1) The Southern economy was based on slavery at that time. Even the local store keeper who owned no slaves was part of and benefited from that economy.
2) As the war progressed, the Southerners were defending their families, homes and properties. If I had lived in the South at that time, I would also take up arms in defense of my family against a brutal invader. (General Sherman was a butcher.)

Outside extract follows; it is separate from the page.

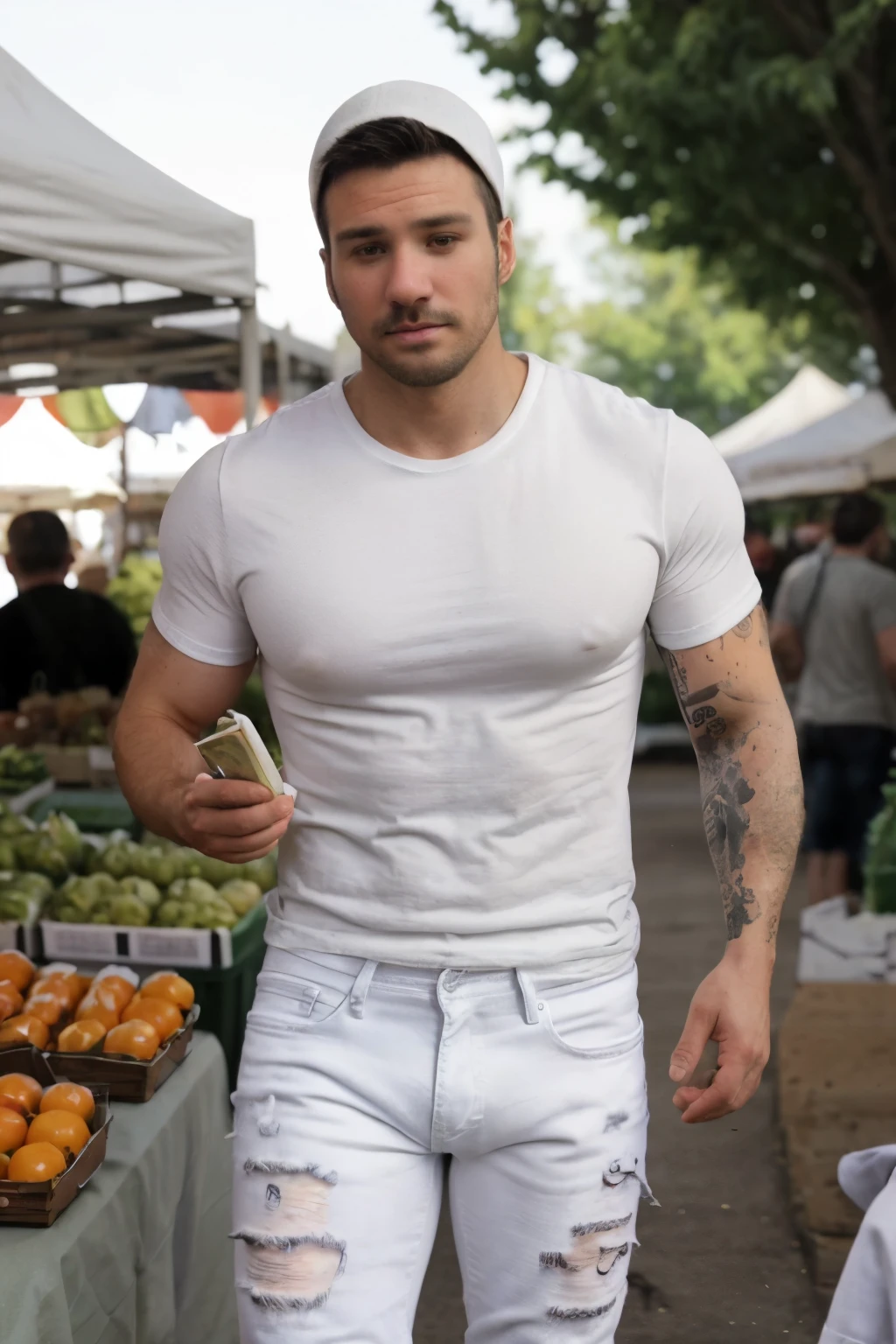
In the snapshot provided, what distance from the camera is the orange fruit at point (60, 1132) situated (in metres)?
2.64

The CSA armies had pretty high desertion rates. While it's easy nowadays to whip up regional pride by telling the folks how the Rebs whipped the Blues, the South was a pretty big place. Many areas had few slaves and even those that had a significant slave presence rarely saw a Yankee, away from the railroads and river systems where the Yanks ran their supply routes. And yup, in the fertile plantation areas and the ports, the economy was dominated by cotton and the planter class. In the backwoods, you probably never saw a slave and lived off what you grew in the back 40. Your average Southerner was a subsistence farmer up to about 1950.
West VA seceded from the Confederacy because it didn't want to fight for rich planters and throughout other Appalachian areas, there was almost no support for the war. Contrary to popular belief, the hillbillies gave no shit about the Confederacy.